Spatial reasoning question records
====
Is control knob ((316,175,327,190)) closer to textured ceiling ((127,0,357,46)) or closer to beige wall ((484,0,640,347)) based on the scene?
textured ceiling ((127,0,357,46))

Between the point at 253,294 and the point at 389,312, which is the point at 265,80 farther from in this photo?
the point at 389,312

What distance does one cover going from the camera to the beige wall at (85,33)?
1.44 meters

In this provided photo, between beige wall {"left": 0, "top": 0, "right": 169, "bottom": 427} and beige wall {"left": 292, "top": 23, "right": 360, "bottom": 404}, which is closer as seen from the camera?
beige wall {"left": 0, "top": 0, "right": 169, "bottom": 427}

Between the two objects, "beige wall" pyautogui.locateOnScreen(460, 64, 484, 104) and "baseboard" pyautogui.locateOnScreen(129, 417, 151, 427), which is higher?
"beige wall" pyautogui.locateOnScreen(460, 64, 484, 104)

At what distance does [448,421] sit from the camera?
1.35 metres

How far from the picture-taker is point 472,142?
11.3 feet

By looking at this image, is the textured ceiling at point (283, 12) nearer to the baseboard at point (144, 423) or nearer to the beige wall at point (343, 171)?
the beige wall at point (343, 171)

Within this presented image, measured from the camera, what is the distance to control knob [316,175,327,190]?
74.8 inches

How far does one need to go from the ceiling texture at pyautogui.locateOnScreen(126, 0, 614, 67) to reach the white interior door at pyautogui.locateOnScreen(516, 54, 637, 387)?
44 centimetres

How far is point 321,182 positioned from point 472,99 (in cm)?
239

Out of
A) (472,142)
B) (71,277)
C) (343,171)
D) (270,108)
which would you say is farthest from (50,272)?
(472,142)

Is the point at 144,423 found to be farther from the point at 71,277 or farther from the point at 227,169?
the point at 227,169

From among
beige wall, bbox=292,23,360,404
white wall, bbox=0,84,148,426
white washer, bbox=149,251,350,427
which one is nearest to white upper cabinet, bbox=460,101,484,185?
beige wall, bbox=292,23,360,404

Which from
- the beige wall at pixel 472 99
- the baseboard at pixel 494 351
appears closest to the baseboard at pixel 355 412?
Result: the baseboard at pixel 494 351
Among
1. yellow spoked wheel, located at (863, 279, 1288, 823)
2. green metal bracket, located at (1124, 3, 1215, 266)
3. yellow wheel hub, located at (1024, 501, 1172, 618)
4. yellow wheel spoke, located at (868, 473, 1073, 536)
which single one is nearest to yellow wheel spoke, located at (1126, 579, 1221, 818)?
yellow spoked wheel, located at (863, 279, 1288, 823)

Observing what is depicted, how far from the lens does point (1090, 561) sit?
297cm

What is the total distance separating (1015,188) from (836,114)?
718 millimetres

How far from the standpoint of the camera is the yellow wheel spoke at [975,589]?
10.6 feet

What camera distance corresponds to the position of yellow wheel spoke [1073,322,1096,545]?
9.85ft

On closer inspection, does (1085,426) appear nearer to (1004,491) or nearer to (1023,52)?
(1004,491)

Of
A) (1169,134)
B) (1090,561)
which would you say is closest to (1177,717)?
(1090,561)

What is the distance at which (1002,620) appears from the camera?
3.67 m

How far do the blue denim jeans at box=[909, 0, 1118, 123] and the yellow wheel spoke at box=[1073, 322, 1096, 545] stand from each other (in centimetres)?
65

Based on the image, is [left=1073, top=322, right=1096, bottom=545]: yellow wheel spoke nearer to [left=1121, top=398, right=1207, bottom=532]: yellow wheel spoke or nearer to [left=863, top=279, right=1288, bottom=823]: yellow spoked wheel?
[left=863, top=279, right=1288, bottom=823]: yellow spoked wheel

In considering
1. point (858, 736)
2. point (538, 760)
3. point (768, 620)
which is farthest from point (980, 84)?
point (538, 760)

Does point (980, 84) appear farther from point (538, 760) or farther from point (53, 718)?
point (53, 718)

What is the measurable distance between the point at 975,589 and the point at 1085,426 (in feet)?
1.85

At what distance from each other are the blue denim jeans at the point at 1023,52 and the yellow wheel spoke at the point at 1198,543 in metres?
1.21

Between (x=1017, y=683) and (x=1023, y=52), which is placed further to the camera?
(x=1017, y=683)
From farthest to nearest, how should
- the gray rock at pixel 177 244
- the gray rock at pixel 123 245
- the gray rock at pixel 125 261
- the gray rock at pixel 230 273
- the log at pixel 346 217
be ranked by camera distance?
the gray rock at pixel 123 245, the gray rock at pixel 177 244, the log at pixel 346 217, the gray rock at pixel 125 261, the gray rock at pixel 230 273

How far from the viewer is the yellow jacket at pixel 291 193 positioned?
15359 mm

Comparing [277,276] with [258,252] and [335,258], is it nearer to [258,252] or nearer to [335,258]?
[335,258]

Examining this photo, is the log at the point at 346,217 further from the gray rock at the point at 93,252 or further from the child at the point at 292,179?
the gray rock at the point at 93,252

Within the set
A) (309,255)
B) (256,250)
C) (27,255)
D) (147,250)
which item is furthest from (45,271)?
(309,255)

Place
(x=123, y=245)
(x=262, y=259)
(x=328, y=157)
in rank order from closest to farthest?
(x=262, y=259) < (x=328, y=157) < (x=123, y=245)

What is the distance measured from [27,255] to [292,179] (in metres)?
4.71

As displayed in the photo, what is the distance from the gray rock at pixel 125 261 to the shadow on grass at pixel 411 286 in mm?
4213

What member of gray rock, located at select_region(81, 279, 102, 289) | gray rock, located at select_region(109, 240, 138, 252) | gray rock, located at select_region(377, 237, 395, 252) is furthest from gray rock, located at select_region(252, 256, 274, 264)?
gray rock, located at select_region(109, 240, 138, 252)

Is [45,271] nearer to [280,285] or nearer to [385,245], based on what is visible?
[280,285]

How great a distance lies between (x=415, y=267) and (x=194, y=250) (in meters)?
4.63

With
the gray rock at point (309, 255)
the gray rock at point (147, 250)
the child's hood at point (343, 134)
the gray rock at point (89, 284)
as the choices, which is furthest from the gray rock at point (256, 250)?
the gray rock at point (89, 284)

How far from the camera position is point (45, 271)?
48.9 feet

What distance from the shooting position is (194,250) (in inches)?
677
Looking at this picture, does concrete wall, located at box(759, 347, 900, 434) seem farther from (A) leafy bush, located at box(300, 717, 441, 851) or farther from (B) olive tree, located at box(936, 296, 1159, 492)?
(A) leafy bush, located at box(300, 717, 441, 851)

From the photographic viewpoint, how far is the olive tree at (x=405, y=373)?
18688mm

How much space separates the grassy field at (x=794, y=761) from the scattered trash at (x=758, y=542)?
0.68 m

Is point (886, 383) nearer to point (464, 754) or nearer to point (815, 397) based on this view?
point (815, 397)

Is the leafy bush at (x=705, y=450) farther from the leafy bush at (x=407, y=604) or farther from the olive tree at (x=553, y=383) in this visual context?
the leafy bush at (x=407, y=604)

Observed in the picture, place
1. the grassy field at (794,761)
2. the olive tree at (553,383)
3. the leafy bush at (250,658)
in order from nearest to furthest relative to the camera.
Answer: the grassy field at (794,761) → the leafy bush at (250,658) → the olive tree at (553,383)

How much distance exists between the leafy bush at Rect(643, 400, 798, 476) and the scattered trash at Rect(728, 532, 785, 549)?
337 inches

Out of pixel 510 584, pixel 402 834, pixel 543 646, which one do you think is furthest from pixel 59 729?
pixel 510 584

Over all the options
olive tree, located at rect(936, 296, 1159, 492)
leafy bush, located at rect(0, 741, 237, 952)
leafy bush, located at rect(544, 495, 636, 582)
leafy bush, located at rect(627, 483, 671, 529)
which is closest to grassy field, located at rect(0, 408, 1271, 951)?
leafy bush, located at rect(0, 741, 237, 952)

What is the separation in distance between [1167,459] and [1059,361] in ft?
====
The problem
Print the records above word for word, covering every one of them.

Response to the exercise
Is control knob ((316,175,327,190)) closer to textured ceiling ((127,0,357,46)) or closer to beige wall ((484,0,640,347)) based on the scene?
textured ceiling ((127,0,357,46))

Between the point at 253,294 and the point at 389,312, which is the point at 265,80 farther from in this photo?
the point at 389,312

What distance does one cover going from the camera to the beige wall at (85,33)?
1.44 meters

In this provided photo, between beige wall {"left": 0, "top": 0, "right": 169, "bottom": 427} and beige wall {"left": 292, "top": 23, "right": 360, "bottom": 404}, which is closer as seen from the camera?
beige wall {"left": 0, "top": 0, "right": 169, "bottom": 427}

Between the two objects, "beige wall" pyautogui.locateOnScreen(460, 64, 484, 104) and "baseboard" pyautogui.locateOnScreen(129, 417, 151, 427), which is higher?
"beige wall" pyautogui.locateOnScreen(460, 64, 484, 104)

At what distance does [448,421] sit from the camera?
1.35 metres

How far from the picture-taker is point 472,142?
11.3 feet

By looking at this image, is the textured ceiling at point (283, 12) nearer to the baseboard at point (144, 423) or nearer to the beige wall at point (343, 171)?
the beige wall at point (343, 171)

Within this presented image, measured from the camera, what is the distance to control knob [316,175,327,190]?
74.8 inches

How far does one need to go from the ceiling texture at pyautogui.locateOnScreen(126, 0, 614, 67) to reach the white interior door at pyautogui.locateOnScreen(516, 54, 637, 387)?
44 centimetres

How far is point 321,182 positioned from point 472,99 (in cm)?
239

Out of
A) (472,142)
B) (71,277)
C) (343,171)
D) (270,108)
which would you say is farthest from (50,272)?
(472,142)

Is the point at 144,423 found to be farther from the point at 71,277 or farther from the point at 227,169?
the point at 227,169

From among
beige wall, bbox=292,23,360,404
white wall, bbox=0,84,148,426
white washer, bbox=149,251,350,427
which one is nearest to white upper cabinet, bbox=460,101,484,185?
beige wall, bbox=292,23,360,404

Which from
- the beige wall at pixel 472 99
- the baseboard at pixel 494 351
appears closest to the baseboard at pixel 355 412?
Result: the baseboard at pixel 494 351
Among
1. yellow spoked wheel, located at (863, 279, 1288, 823)
2. green metal bracket, located at (1124, 3, 1215, 266)
3. yellow wheel hub, located at (1024, 501, 1172, 618)
4. yellow wheel spoke, located at (868, 473, 1073, 536)
which single one is nearest to yellow wheel spoke, located at (1126, 579, 1221, 818)?
yellow spoked wheel, located at (863, 279, 1288, 823)

Observing what is depicted, how far from the lens does point (1090, 561) sit?
297cm

What is the total distance separating (1015,188) from (836,114)?
718 millimetres

How far from the standpoint of the camera is the yellow wheel spoke at [975,589]?
10.6 feet

What camera distance corresponds to the position of yellow wheel spoke [1073,322,1096,545]?
9.85ft

On closer inspection, does (1085,426) appear nearer to (1004,491) or nearer to (1023,52)?
(1004,491)

Of
A) (1169,134)
B) (1090,561)
which would you say is closest to (1177,717)?
(1090,561)

What is the distance at which (1002,620) appears from the camera?
3.67 m

How far do the blue denim jeans at box=[909, 0, 1118, 123] and the yellow wheel spoke at box=[1073, 322, 1096, 545] stand from each other (in centimetres)?
65

Based on the image, is [left=1073, top=322, right=1096, bottom=545]: yellow wheel spoke nearer to [left=1121, top=398, right=1207, bottom=532]: yellow wheel spoke or nearer to [left=863, top=279, right=1288, bottom=823]: yellow spoked wheel?
[left=863, top=279, right=1288, bottom=823]: yellow spoked wheel

In considering
1. point (858, 736)
2. point (538, 760)
3. point (768, 620)
which is farthest from point (980, 84)?
point (538, 760)

Does point (980, 84) appear farther from point (538, 760) or farther from point (53, 718)?
point (53, 718)

What is the measurable distance between the point at 975,589 and the point at 1085,426 (in feet)?
1.85

At what distance from each other are the blue denim jeans at the point at 1023,52 and the yellow wheel spoke at the point at 1198,543 in metres?
1.21

Between (x=1017, y=683) and (x=1023, y=52), which is placed further to the camera?
(x=1017, y=683)
From farthest to nearest, how should
- the gray rock at pixel 177 244
- the gray rock at pixel 123 245
- the gray rock at pixel 125 261
- the gray rock at pixel 230 273
- the log at pixel 346 217
be ranked by camera distance?
the gray rock at pixel 123 245, the gray rock at pixel 177 244, the log at pixel 346 217, the gray rock at pixel 125 261, the gray rock at pixel 230 273

How far from the viewer is the yellow jacket at pixel 291 193 positioned?
15359 mm

Comparing [277,276] with [258,252] and [335,258], is it nearer to [258,252] or nearer to [335,258]?
[335,258]

Examining this photo, is the log at the point at 346,217 further from the gray rock at the point at 93,252 or further from the child at the point at 292,179?
the gray rock at the point at 93,252

Within the set
A) (309,255)
B) (256,250)
C) (27,255)
D) (147,250)
which item is furthest from (45,271)?
(309,255)

Place
(x=123, y=245)
(x=262, y=259)
(x=328, y=157)
in rank order from closest to farthest?
(x=262, y=259) < (x=328, y=157) < (x=123, y=245)

What is the distance measured from [27,255] to [292,179] (in metres)?
4.71

As displayed in the photo, what is the distance from the gray rock at pixel 125 261 to the shadow on grass at pixel 411 286 in mm?
4213

What member of gray rock, located at select_region(81, 279, 102, 289) | gray rock, located at select_region(109, 240, 138, 252) | gray rock, located at select_region(377, 237, 395, 252) is furthest from gray rock, located at select_region(252, 256, 274, 264)?
gray rock, located at select_region(109, 240, 138, 252)

Is [45,271] nearer to [280,285] or nearer to [385,245], based on what is visible?
[280,285]

How great a distance lies between (x=415, y=267) and (x=194, y=250) (in meters)?
4.63

With
the gray rock at point (309, 255)
the gray rock at point (147, 250)
the child's hood at point (343, 134)
the gray rock at point (89, 284)
as the choices, which is furthest from the gray rock at point (256, 250)?
the gray rock at point (89, 284)

How far from the camera position is point (45, 271)?
48.9 feet

What distance from the shooting position is (194,250) (in inches)?
677
Looking at this picture, does concrete wall, located at box(759, 347, 900, 434) seem farther from (A) leafy bush, located at box(300, 717, 441, 851) or farther from (B) olive tree, located at box(936, 296, 1159, 492)?
(A) leafy bush, located at box(300, 717, 441, 851)

From the photographic viewpoint, how far is the olive tree at (x=405, y=373)?
18688mm

How much space separates the grassy field at (x=794, y=761) from the scattered trash at (x=758, y=542)?
0.68 m

Is point (886, 383) nearer to point (464, 754) or nearer to point (815, 397) based on this view?
point (815, 397)

Is the leafy bush at (x=705, y=450) farther from the leafy bush at (x=407, y=604) or farther from the olive tree at (x=553, y=383) in this visual context?
the leafy bush at (x=407, y=604)

Observed in the picture, place
1. the grassy field at (794,761)
2. the olive tree at (553,383)
3. the leafy bush at (250,658)
in order from nearest to furthest relative to the camera.
Answer: the grassy field at (794,761) → the leafy bush at (250,658) → the olive tree at (553,383)

How much distance exists between the leafy bush at Rect(643, 400, 798, 476) and the scattered trash at Rect(728, 532, 785, 549)?
337 inches

Out of pixel 510 584, pixel 402 834, pixel 543 646, which one do you think is furthest from pixel 59 729?
pixel 510 584

Over all the options
olive tree, located at rect(936, 296, 1159, 492)
leafy bush, located at rect(0, 741, 237, 952)
leafy bush, located at rect(544, 495, 636, 582)
leafy bush, located at rect(627, 483, 671, 529)
which is closest to grassy field, located at rect(0, 408, 1271, 951)?
leafy bush, located at rect(0, 741, 237, 952)

What is the separation in distance between [1167,459] and [1059,361] in ft?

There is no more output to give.